O filme parte uma premissa extremamente interessante, a maior parte das cidades litorâneas ficaram submersas após catástrofes globais devido aquecimento global. Milhares de pessoas morreram tentando construir barreiras para conterem as inundações inevitáveis. Isso gerou duas novas classes na sociedade, os barões e os que vivem em regiões submersas, além de causar traumas irrecuperáveis na maior parte das pessoas, que não acreditam mais no futuro, preferindo olhar para o passado com uma nostalgia patológica.

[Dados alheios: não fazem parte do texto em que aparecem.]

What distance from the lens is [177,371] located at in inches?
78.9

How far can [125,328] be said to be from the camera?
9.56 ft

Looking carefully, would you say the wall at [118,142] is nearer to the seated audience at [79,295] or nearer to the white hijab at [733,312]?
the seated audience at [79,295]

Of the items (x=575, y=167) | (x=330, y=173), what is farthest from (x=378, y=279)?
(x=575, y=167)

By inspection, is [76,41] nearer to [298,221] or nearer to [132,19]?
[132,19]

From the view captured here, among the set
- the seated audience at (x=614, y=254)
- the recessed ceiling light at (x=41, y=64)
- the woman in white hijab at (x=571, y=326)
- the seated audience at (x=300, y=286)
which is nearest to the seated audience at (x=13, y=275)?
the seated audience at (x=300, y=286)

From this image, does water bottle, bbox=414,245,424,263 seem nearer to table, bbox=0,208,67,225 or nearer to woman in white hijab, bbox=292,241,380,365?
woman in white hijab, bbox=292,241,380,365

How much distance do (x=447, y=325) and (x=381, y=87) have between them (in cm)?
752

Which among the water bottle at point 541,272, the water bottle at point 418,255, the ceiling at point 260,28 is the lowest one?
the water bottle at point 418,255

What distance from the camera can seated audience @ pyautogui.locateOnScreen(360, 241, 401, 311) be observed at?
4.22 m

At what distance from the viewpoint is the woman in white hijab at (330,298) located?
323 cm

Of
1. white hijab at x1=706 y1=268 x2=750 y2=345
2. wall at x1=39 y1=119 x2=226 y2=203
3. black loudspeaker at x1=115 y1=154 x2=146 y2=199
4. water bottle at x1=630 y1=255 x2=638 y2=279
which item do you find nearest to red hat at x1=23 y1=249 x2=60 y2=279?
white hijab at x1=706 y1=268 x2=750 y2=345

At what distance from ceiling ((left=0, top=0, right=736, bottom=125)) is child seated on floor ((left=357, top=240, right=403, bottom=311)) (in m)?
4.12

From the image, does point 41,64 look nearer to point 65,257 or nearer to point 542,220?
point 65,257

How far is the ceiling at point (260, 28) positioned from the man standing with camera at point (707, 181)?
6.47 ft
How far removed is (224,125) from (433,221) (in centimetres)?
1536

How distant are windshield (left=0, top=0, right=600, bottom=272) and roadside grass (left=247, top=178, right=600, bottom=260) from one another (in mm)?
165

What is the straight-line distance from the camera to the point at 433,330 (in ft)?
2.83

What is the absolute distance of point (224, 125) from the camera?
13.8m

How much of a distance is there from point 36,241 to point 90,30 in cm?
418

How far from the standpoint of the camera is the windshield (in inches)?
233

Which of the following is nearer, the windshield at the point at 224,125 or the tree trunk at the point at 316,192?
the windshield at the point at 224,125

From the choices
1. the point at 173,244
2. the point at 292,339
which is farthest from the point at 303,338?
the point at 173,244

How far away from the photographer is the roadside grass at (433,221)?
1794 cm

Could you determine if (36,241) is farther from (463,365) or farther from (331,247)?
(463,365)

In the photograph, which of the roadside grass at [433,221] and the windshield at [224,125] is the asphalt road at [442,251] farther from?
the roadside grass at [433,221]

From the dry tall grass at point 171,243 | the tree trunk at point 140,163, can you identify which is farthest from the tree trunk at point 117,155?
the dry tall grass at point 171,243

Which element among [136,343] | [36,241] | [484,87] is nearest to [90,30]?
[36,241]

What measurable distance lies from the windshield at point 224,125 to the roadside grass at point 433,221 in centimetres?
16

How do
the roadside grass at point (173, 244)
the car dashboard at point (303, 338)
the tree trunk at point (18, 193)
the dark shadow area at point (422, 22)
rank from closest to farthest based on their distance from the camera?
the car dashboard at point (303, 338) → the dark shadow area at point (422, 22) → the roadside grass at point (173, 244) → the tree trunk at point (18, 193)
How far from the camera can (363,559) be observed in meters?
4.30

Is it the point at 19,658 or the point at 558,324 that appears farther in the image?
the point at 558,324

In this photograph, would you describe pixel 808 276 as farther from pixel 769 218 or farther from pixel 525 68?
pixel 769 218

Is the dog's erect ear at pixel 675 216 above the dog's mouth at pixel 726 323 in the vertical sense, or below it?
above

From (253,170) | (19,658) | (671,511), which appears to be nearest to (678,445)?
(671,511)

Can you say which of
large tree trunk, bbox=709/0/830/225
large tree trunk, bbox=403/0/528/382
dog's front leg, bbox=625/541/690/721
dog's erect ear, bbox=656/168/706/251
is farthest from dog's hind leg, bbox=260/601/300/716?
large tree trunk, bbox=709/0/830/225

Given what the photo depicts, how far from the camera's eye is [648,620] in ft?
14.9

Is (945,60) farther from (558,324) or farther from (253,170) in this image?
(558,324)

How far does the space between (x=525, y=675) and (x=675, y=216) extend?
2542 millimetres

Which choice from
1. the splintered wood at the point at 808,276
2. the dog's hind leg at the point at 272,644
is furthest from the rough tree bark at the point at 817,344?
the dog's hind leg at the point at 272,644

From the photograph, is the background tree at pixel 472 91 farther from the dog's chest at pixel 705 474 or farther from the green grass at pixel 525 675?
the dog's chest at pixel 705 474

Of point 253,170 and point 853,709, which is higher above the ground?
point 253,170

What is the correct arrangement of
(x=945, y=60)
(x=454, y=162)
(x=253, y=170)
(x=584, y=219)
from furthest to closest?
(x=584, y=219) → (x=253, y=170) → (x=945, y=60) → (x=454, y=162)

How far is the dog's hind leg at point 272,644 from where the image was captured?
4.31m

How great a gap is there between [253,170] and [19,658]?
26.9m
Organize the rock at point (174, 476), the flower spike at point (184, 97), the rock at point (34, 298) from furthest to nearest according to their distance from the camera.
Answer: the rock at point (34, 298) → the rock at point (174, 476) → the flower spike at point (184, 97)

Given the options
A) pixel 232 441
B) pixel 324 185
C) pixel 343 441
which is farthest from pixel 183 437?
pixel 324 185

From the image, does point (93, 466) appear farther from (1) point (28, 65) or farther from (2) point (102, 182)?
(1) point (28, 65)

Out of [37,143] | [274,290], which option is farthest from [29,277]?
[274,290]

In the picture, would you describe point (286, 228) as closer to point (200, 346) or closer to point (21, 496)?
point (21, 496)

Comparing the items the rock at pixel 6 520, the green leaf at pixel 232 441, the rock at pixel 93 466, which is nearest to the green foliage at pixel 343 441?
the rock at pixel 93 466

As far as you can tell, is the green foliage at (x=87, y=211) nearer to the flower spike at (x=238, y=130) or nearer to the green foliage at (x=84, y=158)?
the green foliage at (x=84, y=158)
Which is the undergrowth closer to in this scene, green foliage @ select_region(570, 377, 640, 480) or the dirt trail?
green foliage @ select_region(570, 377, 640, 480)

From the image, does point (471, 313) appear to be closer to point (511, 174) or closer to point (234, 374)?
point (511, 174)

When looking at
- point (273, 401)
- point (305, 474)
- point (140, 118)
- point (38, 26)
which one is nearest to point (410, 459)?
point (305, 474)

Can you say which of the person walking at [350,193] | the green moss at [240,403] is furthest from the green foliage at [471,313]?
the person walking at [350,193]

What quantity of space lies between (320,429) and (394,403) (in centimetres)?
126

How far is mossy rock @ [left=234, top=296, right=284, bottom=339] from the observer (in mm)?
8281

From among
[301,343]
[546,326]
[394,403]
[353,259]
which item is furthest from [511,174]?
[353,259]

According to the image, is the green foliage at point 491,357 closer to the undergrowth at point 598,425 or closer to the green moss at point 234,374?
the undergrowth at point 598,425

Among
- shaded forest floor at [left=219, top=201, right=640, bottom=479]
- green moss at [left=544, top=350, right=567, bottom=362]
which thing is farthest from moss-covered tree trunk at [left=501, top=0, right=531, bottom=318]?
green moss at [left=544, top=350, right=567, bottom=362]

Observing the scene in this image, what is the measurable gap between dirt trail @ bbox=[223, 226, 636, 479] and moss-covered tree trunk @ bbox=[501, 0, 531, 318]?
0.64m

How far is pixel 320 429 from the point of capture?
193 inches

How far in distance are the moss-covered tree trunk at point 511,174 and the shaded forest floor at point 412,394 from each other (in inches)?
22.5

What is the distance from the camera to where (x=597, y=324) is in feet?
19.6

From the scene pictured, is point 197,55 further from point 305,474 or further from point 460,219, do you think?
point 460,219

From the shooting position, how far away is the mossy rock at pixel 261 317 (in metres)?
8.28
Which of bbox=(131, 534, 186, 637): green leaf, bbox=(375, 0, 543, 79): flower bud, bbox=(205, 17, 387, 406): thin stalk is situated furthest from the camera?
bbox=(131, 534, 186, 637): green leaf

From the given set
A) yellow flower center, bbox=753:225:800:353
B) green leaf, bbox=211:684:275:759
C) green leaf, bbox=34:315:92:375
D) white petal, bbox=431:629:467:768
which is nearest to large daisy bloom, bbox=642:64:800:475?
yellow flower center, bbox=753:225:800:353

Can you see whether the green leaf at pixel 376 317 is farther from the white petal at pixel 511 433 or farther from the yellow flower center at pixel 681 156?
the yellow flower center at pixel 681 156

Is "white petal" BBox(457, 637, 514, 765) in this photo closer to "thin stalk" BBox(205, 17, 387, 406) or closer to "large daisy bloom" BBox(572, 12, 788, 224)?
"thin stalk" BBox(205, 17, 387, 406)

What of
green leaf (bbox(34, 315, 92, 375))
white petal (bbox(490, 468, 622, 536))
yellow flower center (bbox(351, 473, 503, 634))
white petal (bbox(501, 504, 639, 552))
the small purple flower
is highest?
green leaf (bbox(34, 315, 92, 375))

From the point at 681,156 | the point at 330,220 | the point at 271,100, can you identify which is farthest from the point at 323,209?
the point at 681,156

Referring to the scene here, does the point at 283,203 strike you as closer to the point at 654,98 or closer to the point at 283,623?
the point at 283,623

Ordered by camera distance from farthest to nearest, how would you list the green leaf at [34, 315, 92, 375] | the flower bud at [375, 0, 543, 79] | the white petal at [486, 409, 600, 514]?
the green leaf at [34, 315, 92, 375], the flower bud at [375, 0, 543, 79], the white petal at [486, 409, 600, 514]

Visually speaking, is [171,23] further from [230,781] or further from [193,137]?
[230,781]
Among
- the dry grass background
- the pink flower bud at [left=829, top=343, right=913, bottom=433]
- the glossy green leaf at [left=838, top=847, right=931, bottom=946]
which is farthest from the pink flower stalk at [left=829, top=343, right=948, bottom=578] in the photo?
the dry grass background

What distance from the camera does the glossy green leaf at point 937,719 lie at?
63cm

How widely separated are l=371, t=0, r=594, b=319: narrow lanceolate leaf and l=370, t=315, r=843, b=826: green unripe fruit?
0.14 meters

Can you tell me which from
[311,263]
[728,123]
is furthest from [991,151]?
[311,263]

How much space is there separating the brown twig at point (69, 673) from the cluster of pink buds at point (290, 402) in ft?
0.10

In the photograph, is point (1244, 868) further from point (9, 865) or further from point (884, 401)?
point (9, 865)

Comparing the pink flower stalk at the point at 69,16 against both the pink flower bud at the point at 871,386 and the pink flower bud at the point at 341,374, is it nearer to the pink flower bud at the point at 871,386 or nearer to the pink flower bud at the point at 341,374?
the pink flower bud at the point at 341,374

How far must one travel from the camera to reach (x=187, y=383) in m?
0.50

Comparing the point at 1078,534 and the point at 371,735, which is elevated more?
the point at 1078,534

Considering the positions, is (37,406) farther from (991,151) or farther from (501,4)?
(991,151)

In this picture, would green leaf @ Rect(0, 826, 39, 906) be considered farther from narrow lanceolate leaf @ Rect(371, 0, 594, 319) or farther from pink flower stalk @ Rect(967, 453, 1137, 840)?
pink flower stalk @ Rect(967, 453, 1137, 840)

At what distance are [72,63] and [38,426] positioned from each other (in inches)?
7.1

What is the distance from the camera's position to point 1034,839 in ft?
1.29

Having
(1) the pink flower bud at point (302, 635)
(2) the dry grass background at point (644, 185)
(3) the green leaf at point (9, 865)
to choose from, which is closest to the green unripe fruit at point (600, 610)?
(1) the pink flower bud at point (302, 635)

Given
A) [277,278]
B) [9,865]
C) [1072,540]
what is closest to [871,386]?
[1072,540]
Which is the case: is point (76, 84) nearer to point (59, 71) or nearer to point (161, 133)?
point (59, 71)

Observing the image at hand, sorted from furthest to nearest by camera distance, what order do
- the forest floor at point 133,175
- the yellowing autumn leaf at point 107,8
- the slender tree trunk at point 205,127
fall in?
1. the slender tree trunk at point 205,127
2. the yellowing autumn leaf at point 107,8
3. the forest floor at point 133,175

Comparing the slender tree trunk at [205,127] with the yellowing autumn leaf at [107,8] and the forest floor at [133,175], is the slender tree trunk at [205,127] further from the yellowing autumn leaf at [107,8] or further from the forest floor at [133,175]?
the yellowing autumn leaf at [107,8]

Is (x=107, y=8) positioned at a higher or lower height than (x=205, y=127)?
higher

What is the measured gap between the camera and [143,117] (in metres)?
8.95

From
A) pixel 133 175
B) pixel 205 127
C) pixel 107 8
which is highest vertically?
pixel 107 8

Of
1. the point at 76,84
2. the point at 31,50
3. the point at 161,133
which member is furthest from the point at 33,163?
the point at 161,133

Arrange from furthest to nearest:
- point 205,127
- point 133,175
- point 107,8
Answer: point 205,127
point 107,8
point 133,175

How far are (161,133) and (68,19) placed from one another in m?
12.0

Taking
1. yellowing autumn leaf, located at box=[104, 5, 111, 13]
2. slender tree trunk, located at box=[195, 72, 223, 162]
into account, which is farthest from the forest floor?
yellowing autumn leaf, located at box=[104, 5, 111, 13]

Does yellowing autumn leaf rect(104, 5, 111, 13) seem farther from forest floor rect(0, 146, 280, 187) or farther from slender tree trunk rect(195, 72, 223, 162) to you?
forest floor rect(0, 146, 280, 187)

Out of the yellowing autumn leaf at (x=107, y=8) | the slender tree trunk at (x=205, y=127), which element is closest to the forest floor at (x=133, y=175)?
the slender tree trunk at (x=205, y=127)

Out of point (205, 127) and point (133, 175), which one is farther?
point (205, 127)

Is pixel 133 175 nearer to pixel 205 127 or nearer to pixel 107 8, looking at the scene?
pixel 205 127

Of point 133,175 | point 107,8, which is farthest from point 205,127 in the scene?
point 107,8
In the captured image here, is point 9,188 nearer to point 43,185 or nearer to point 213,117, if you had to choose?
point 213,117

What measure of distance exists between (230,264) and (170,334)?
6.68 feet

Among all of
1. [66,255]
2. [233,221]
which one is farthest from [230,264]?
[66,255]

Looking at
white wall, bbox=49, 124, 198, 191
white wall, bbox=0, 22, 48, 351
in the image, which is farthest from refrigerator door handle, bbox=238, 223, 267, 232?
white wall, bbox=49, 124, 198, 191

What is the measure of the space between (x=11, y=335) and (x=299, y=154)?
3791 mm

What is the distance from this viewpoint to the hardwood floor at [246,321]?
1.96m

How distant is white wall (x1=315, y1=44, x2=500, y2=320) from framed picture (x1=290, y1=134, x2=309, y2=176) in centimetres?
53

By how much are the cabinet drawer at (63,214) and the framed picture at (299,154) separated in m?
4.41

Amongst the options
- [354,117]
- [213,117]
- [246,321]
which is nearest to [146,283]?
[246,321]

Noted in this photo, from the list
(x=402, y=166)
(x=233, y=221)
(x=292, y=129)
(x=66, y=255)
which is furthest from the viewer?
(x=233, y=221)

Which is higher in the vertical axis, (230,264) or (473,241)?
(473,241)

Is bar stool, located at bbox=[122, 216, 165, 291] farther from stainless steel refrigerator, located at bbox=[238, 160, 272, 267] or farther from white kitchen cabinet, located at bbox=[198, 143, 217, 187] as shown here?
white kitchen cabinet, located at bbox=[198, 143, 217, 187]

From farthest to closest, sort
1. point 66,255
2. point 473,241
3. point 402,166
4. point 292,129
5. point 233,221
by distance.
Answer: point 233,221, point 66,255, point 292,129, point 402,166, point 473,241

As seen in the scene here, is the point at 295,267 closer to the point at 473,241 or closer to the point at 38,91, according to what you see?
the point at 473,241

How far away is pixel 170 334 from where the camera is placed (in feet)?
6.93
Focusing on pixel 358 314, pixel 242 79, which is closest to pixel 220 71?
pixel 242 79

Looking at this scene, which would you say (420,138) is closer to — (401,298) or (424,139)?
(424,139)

A humanidade teve que se adaptar a essa nova realidade, seja trocando automóveis por barcas como as de Veneza, vivendo nos andares mais altos dos edifícios, criando novas drogas potentes para anestesiar a população e criando novas profissões como os que auxiliam as pessoas a navegar por suas memórias.
Através de cápsulas onde as pessoas ficam anestesiadas e submersas, um guia consegue direcionar o usuário através de suas memórias do passado. Esses usuários podem ter motivos diversos para desejarem acessar suas memórias, seja para reviver momentos com um ente querido falecido, solucionar mistérios de um crime, buscar pistas sobre pessoas desaparecidas ou simplesmente encontrar as chaves de casa que perdeu. Tudo isso através de um direcionamento do olhar dentro dessa suposta memória fotográfica, ou no caso, cinematográfica. As imagens surgem em imagens holográficas ou exibidas como numa tela de cinema a critério do equipamento à disposição, podendo ser acessadas pela voz de um terapeuta especializado.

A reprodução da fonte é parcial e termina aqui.